MEXICO
NOVEMBER & DECEMBER, 2004
CHIHUAHUA, CHIHUAHUA, MEXICO
November 21-23, 2004

After flying into El Paso, Texas and spending a day and a half checking it out and tying up some loose ends, we took the bus across the border to Ciudad Juarez in Mexico.  From there, we headed South for five hours by bus to Chihuahua.   Our mode of transport  was definitely nice, with fully reclinable seats and on board movies (some only in Spanish).  There is not too much between Juarez and Chihuahua, but there are beautiful desertscapes, similar to what you might see in western Texas. 

We arrived in Chihuahua, which is the capital of the State of Chihuahua, Mexico's largest state, at about 9pm, and took a cab straight to Hotel Reforma in the historic district.  The hotel was decent.  It was sort of clean, with hot water, and really friendly managers.  Because it was only $12 US a night, we decided to overlook the "only-kind-of-clean" issue and stay for two nights.  After some really good food at the restaurant across the street, Casa de Los Milagros,  some good live music, and Mexican infomericals on our one channel TV set (one of which was for the smallest digital camera we have ever seen) we hit the hay.

- - -

| Task instructions |
a - Which cities does the Chihuahua travel account name? List each one once.
b - In the Chihuahua travel account, what was the nightly rate at Hotel Reforma?

- - -

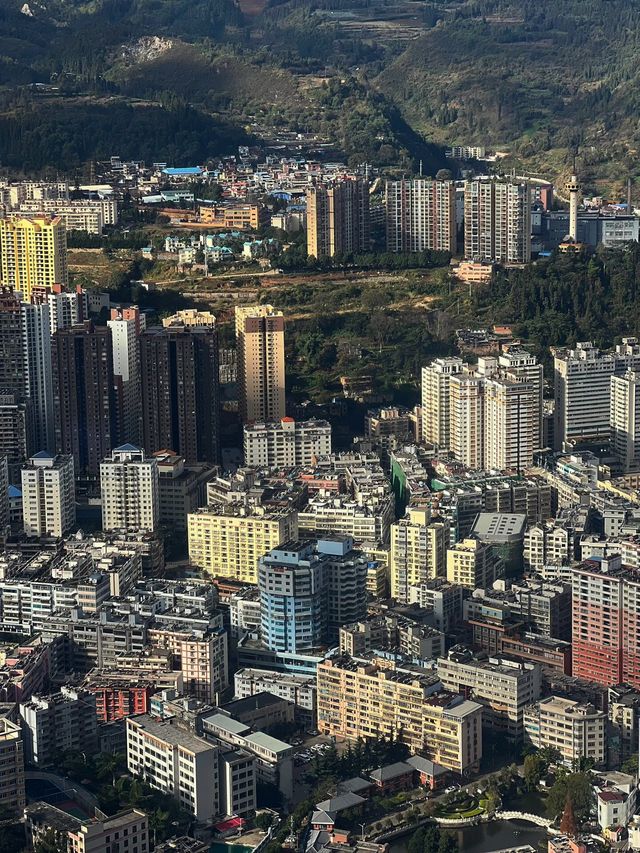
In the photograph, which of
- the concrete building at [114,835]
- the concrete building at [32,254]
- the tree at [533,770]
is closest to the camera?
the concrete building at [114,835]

- - -

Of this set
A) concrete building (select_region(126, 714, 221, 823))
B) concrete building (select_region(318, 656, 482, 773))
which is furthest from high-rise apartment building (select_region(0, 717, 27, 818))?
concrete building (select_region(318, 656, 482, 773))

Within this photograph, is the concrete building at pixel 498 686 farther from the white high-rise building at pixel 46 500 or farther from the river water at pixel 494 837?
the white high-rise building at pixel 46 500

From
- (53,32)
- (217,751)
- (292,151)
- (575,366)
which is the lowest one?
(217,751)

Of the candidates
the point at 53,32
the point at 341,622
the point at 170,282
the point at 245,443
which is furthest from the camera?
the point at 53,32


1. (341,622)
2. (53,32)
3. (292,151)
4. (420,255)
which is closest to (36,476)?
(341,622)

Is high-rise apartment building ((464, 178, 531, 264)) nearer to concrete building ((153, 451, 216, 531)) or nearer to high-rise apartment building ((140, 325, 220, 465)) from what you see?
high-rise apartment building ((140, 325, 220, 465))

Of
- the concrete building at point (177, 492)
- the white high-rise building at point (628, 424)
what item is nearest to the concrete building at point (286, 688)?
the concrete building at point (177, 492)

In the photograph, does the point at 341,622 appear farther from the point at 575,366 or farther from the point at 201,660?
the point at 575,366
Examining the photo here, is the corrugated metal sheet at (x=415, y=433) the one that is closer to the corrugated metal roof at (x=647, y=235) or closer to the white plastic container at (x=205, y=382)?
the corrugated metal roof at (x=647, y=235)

- - -

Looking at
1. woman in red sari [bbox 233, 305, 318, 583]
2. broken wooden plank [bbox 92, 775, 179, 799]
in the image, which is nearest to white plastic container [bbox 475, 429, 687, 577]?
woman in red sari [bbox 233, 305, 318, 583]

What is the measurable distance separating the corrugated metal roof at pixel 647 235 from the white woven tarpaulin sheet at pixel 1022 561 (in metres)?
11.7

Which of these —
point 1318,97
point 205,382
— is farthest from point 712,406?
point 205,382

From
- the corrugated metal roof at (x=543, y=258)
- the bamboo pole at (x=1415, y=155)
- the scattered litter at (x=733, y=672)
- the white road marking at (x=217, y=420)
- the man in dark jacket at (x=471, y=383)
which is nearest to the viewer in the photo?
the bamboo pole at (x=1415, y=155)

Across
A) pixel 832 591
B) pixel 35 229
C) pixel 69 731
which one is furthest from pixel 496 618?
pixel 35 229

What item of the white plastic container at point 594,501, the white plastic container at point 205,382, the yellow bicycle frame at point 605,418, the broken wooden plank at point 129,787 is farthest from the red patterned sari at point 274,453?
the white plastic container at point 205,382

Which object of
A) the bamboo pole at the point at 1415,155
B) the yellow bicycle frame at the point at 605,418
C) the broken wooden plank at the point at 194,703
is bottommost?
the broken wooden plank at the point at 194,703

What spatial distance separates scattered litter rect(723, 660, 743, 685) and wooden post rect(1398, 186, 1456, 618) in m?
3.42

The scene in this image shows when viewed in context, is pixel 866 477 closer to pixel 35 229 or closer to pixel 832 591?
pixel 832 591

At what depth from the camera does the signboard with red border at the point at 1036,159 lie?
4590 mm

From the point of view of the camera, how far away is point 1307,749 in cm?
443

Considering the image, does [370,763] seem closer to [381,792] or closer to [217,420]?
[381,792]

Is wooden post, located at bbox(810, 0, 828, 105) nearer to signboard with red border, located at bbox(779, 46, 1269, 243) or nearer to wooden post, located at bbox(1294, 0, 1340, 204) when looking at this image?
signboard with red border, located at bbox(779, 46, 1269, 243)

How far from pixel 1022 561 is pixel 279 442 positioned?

- - -

| Solutions per task |
a - El Paso, Ciudad Juarez, Chihuahua

b - $12 US a night.